▶ _EXERCISE REQUIREMENTS_: Among these records, which lines include "site"? Copy them out.
----
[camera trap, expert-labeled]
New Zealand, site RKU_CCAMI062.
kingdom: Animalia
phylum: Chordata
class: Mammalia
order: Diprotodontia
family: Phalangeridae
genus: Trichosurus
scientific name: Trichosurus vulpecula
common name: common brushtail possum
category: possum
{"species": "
----
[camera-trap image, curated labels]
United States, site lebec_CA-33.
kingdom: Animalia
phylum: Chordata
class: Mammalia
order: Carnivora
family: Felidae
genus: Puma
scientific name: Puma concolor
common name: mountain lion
----
▶ _SOLUTION TO THE EXERCISE_:
New Zealand, site RKU_CCAMI062.
United States, site lebec_CA-33.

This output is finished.